-- WORK TO BE COMPLETED --
Give back exactly the lines running from the line with "Is point (390, 570)" to the end of the entries, and only those lines.

Questions about scene geometry:

* Start *

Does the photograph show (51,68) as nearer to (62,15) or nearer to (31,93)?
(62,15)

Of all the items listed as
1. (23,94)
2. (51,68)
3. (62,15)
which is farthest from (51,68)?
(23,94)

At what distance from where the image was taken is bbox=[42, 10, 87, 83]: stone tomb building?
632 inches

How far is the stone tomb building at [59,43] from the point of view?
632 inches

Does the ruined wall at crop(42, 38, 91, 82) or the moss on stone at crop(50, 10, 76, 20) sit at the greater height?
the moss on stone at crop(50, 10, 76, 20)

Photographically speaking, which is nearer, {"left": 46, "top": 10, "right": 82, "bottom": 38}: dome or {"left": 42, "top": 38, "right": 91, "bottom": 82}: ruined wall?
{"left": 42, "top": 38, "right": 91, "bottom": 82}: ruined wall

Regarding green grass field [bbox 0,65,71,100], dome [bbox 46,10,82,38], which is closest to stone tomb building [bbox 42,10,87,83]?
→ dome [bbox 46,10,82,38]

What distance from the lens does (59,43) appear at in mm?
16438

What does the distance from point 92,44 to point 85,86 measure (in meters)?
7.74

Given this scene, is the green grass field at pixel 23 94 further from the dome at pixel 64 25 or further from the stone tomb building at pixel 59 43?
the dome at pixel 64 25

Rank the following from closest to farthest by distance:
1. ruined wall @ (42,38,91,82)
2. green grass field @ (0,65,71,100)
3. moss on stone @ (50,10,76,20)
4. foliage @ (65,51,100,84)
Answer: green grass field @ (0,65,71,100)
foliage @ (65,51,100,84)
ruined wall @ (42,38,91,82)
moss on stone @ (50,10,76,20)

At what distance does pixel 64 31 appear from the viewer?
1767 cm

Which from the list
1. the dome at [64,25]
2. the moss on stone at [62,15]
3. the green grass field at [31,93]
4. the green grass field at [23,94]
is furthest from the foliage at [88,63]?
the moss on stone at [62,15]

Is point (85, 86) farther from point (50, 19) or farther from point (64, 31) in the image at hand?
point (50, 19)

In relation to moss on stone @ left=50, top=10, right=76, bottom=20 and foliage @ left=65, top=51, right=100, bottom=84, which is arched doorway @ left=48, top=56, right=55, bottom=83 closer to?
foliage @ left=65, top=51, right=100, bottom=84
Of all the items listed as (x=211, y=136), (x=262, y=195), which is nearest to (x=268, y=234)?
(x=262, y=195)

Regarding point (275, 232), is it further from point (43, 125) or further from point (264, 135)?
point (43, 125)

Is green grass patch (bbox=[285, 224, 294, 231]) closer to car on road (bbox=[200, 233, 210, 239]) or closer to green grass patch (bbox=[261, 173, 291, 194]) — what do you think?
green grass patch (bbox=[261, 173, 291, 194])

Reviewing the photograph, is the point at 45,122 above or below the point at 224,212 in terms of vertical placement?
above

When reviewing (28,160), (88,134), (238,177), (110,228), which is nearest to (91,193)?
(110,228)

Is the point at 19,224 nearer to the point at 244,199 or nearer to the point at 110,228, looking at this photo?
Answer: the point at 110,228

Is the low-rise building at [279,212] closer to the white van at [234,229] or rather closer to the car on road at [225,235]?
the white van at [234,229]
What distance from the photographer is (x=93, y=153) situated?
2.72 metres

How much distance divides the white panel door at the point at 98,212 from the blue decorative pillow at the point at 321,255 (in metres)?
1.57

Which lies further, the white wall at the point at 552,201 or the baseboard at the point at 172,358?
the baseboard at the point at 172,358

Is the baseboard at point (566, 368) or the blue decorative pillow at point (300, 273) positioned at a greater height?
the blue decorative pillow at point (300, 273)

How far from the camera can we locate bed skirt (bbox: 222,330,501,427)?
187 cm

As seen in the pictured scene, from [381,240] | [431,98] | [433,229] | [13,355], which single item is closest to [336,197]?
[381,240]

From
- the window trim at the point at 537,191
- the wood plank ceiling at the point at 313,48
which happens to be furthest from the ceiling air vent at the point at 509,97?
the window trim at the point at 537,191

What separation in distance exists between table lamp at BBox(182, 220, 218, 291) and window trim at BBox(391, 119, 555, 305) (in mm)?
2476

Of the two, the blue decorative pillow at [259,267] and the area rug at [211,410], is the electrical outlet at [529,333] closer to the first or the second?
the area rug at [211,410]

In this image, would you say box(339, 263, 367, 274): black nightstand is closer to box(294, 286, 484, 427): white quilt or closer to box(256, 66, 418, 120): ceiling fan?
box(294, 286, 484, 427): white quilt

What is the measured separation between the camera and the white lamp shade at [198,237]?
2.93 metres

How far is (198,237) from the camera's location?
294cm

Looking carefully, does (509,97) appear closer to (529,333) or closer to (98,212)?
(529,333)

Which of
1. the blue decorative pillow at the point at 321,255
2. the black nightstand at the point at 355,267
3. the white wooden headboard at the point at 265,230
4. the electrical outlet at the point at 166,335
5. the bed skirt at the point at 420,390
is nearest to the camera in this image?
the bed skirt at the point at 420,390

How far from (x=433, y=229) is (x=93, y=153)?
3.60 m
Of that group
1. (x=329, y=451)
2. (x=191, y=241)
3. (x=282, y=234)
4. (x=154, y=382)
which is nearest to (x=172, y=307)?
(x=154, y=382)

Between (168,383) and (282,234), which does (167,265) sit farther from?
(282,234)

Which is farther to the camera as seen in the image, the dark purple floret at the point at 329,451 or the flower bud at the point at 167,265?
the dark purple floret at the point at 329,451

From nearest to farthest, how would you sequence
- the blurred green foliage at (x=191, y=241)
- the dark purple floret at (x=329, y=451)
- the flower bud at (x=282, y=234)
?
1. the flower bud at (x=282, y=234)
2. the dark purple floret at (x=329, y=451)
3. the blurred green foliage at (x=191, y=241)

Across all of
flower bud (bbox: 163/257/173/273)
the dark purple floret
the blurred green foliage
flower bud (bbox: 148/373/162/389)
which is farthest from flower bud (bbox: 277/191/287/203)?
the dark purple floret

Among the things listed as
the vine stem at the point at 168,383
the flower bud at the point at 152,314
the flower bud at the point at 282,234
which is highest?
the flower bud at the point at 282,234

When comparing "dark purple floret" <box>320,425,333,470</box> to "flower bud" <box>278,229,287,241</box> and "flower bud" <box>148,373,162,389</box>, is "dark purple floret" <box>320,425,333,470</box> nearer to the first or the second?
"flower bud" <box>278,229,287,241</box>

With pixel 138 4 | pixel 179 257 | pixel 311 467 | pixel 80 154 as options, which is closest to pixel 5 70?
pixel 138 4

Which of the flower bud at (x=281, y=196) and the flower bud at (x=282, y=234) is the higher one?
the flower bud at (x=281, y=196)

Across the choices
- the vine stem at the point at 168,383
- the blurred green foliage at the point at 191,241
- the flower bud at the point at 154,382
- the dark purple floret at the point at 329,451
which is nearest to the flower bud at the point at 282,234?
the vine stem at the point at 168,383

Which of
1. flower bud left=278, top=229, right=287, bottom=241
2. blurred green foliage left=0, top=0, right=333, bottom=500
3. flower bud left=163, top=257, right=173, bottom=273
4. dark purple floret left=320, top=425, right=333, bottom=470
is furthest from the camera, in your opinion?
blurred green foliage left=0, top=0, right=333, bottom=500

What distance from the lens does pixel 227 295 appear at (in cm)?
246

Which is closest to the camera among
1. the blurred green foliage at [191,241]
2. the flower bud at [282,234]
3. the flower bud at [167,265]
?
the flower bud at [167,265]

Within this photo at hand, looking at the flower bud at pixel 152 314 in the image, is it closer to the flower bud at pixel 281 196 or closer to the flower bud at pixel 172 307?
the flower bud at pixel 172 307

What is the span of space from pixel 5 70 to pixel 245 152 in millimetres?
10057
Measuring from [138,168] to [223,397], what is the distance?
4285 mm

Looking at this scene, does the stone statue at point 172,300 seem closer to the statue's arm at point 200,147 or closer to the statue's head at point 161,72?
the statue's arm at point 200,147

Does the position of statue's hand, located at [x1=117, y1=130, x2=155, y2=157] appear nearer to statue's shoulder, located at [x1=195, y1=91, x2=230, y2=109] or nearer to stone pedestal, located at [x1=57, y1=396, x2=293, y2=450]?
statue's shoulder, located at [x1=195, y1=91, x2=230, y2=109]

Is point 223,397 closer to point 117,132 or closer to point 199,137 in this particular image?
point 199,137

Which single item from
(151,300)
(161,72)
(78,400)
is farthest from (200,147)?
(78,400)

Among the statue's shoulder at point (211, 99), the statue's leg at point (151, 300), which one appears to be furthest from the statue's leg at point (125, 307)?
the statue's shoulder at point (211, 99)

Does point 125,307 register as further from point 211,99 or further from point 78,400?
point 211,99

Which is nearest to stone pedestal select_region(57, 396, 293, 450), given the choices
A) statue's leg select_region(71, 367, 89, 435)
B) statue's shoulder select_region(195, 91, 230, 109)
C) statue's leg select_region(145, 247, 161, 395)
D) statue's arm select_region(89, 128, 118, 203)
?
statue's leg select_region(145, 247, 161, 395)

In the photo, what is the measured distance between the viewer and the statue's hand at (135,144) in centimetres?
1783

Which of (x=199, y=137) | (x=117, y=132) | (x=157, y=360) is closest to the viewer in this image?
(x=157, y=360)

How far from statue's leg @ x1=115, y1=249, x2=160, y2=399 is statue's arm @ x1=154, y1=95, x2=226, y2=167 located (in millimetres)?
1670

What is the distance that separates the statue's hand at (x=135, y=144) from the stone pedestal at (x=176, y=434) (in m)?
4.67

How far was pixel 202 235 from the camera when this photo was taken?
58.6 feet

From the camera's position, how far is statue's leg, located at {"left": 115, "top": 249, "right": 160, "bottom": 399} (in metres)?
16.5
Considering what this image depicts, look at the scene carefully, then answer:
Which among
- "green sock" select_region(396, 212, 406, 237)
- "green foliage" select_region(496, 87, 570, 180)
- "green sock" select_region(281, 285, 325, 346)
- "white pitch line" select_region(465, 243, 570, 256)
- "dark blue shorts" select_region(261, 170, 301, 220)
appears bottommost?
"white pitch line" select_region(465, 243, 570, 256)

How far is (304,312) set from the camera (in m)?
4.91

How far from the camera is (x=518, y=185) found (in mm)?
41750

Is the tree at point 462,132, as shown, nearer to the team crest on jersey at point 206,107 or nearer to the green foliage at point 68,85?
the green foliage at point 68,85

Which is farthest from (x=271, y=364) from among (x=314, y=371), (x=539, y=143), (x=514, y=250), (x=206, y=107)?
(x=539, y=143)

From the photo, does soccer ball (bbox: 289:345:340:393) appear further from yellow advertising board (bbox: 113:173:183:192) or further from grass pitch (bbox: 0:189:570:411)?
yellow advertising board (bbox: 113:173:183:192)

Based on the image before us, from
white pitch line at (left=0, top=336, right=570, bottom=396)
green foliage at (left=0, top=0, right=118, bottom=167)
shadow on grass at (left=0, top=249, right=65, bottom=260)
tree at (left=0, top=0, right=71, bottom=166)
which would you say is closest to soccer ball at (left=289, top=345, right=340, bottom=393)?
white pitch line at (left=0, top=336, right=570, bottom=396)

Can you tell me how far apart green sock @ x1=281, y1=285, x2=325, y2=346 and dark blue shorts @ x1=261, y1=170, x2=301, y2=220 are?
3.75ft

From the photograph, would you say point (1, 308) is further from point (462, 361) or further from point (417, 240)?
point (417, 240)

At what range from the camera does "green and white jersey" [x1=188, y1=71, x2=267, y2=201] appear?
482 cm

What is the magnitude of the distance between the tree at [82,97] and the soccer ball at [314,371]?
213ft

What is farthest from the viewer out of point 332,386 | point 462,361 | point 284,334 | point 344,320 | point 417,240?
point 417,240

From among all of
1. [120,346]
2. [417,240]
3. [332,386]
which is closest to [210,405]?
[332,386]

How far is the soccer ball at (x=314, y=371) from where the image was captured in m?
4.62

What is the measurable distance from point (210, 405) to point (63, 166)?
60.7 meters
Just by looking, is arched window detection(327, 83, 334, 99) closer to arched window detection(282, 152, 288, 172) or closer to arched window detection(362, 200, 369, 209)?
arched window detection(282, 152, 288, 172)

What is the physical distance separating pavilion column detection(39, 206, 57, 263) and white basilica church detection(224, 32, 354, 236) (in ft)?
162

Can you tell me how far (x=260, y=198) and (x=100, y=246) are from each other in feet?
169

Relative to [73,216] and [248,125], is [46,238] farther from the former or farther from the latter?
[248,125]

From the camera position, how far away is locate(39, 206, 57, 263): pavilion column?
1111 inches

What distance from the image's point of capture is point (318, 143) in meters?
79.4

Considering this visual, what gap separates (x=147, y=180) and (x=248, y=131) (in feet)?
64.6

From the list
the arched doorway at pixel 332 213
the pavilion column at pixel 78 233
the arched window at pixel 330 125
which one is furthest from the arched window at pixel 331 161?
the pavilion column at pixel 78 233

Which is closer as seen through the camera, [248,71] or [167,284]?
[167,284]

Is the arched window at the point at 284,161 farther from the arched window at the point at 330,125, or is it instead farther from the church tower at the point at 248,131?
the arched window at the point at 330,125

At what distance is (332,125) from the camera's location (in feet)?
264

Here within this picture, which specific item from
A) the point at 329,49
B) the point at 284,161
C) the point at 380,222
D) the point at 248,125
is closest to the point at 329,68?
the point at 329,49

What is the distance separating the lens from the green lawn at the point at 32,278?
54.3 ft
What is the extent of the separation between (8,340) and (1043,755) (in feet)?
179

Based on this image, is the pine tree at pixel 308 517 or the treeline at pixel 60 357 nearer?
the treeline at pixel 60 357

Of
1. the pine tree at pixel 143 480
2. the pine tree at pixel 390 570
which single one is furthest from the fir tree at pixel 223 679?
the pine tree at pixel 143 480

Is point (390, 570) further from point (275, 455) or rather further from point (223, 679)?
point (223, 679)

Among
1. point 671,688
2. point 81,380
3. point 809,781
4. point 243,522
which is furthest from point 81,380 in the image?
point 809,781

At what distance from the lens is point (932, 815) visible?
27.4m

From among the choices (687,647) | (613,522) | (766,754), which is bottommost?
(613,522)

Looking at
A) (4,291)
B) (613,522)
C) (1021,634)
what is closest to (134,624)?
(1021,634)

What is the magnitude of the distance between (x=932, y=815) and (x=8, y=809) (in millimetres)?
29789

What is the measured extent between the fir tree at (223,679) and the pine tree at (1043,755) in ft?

* End *

-- FINISHED TASK --
Is point (390, 570) further from point (275, 455) or rather further from point (223, 679)?
point (223, 679)

Among
1. point 671,688
2. point 81,380
3. point 809,781
4. point 243,522
which is furthest from point 81,380 in the image?
point 809,781

At what distance from the lens is point (932, 815) visible?
27.4m

From among the choices (687,647) | (613,522) | (766,754), which is bottommost?
(613,522)

Looking at
A) (4,291)
B) (613,522)
C) (1021,634)
what is closest to (134,624)?
(1021,634)

What is the magnitude of the distance between (x=932, y=815) and (x=8, y=809) (in millimetres)?
29789

What is the measured extent between the fir tree at (223,679) and the pine tree at (1043,755) in ft?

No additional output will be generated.